Le 17 novembre, l’empereur avait écrit lui-même qu’il rentrait souffrant à Taganrog. Le 24, l’impératrice Élisabeth avait écrit à la grande-duchesse Hélène en la priant de prévenir l’impératrice Marie que l’empereur allait mieux. Le 27 le général Diébitch, à son tour, avait donné des nouvelles de l’empereur, en le disant atteint de la fièvre jaune ; enfin, le 29 novembre, l’impératrice Élisabeth avait encore écrit pour faire part à l’impératrice mère du mieux momentané que venait d’éprouver l’empereur.

Si faible que fût cette amélioration, l’impératrice mère, les grands-ducs Nicolas et Michel avaient ordonné, pour le 9 décembre, un Te Deum à la grande église métropolitaine de Kasan. Le peuple s’y était porté tout joyeux, car vis-à-vis de lui on avait exagéré la bonne nouvelle.

Vers la fin de la cérémonie, on vint prévenir le grand-duc Nicolas qu’un messager arrivant de Taganrog attendait dans la sacristie, porteur d’une dépêche qu’il ne voulait remettre qu’à lui-même.

Le grand-duc se leva et passa dans la sacristie, où il trouva le courrier, qui lui remit la lettre que nous avons lue tout à l’heure.
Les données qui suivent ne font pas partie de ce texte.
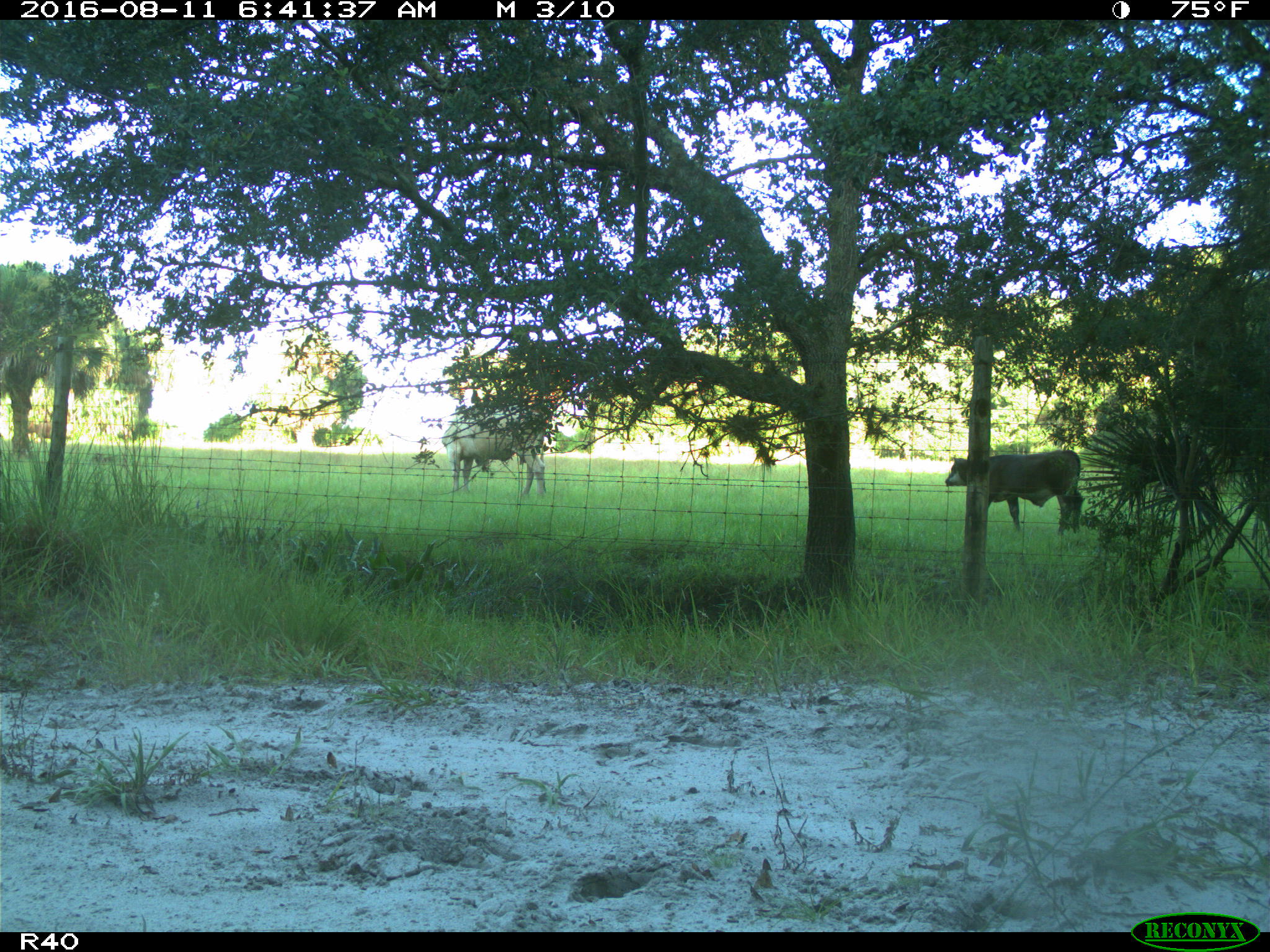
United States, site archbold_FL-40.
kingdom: Animalia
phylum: Chordata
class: Mammalia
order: Artiodactyla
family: Bovidae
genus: Bos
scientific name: Bos taurus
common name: domestic cow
Mais lui n’eut pas besoin de lire la lettre, le cachet noir lui avait tout dit.

Le grand-duc Nicolas fit appeler le métropolitain, et, lui annonçant la triste nouvelle, il le chargea de l’apprendre de la façon la moins douloureuse possible à l’impératrice mère, près de laquelle il ne se sentait pas le courage de remplir cette cruelle mission.

Puis il vint reprendre sa place près de celle qui, dans son ignorance, continuait de prier pour la vie d’un fils dont les jours étaient finis.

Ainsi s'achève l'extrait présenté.